ALBUM OF THE WEEK
According to French legend, come midnight each year on Halloween, Death plays a fiddle to wake the dead from their slumber, filling graveyards with skipping skeletons in the Danse Macabre. For many, it’s the origin story – made famous by Saint-Saëns’s tone poem and Walt Disney’s Skeleton Dance – of music’s long-fixated relationship with the supernatural, chronicled from Robert Johnson’s devil blues through to Gazelle Twin’s electronic dalliance with ghosts in sportswear (for The Horror Show at Somerset House). Somewhere between the two, Domestic Sphere, the 14th solo album from Colorado songwriter Josephine Foster, conjures an outback pastoralism less a dance of death than it is a reflective sit with spirits: a repos macabre, its haunting familial, tender and endlessly enchanting.
Recorded and co-produced by Daniel Blumberg, Domestic Sphere’s opening moments are the only seconds grounded in some sort of identifiable reality across its eleven tracks: Blumberg’s studio door creaks open and Foster’s well-heeled footsteps amble over repetitions of lulled acoustic guitar.

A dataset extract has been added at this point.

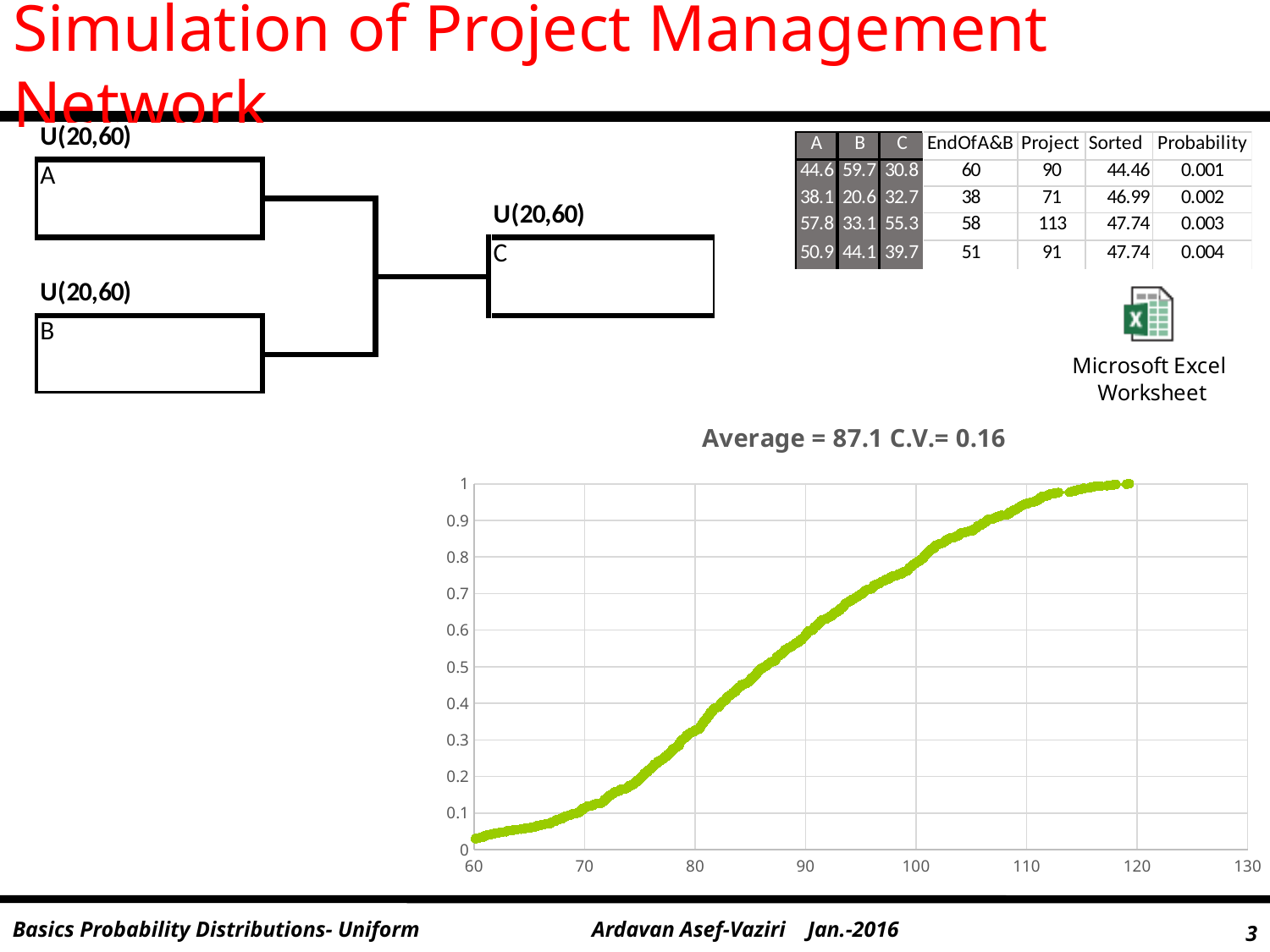
Is the plotted value at x = 80 greater or less than 0.5? less Is the plotted value at x = 90 greater or less than 0.4? greater Is the plotted value at x = 110 greater or less than 0.9? greater Which is larger, the plotted value at x = 100 or the plotted value at x = 80? x = 100 What is the title of the chart? Average = 87.1 C.V.= 0.16 Do the plotted values rise or fall as the x axis increases from 60 to 120? rise What is the highest value shown on the chart's y axis? 1 What kind of chart is shown on the slide? scatter chart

Their creative partnership has been wanting a full-length record to dive the depths of since the turn of the decade teased some of their best individual work, together. From Foster’s doleful pedal steel cover of Blumberg’s ‘On & On’ to the luscious drone and slow romance of their subsequent collaboration scoring Mona Fastvold’s film, The World To Come, Blumberg’s facility to illuminate the most inconspicuous melody is the perfect anchor for Foster’s moseying mezzo-soprano. Expelling the distance between solitude and loneliness, the quiet orchestrations of Domestic Sphere craft a genuine career best.
A feeling of wonder permeates the entire record, both threatening and sensational. Senses heightened, ‘Entrance’ is cut short by chirping crickets and village cats that could be pterodactyls; ‘Shrine Offering’ ends with a recording of Blumberg lighting a match where the struck flame sounds like a sudden electricity outage into blurred static, or the “stop” of a tape player, whilst Foster’s softly wailed duet with the neighbouring owls on ‘Pendulum’ assures a common language. The album’s warbling heart is warmest on ‘Reminiscence’, where Foster sings to a recording of her great grandmother – “do you remember the time?” – and the recording sings back. It’s freak-folk for a whispered séance, where the sounds of glowing lights and ghostly apparitions appear with warmth and tranquillity, like little family relics that mean everything and nothing all at once.